At its heart, the document is driven by the belief that the U.S. is engaged in a continuous global struggle that extends far beyond specific battlegrounds, such as Iraq and Afghanistan. The vision is for a military that is far more proactive, focused on changing the world instead of just responding to conflicts such as a North Korean attack on South Korea, and assuming greater prominence in countries in which the U.S. isn’t at war.

And why would the US military need a greater presence in friendly countries?

The U.S. would seek to deploy these troops far earlier in a looming conflict than they traditionally have been to help a tottering government’s armed forces confront guerrillas before an insurgency is able to take root and build popular support. Officials said the plan envisions many such teams operating around the world.

Get it? Rummy wants the new military of the future to help train storm troopers in countries where the governments are not very popular with their slaves, er I mean subjects.

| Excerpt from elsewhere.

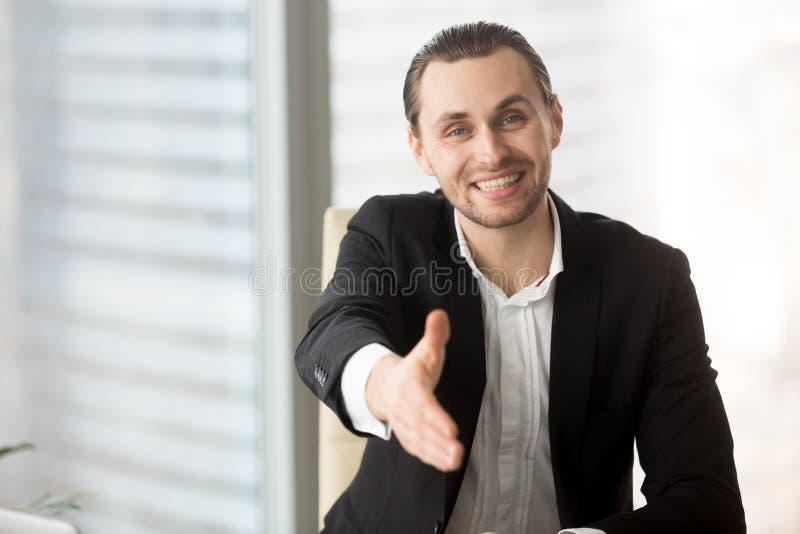 La main de offre de sourire amicale d'homme d'affaires pour saluer ou conviennent photo libre de droits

That way destructive revolutions such as, for instance, the American Revolutionary War (1775–1783) will be prevented. At this point the libertarians reading this are no doubt screaming with rage, rightly so. On the positive side, Jaffe notes that this philosophy change will be bad news for the Military Industrial Complex, hurting great American merchants of death such as Lockheed Martin. That might be good news, but my cynical tendencies make me suspicious. Don’t these foreign governments need weapons to keep the people in line?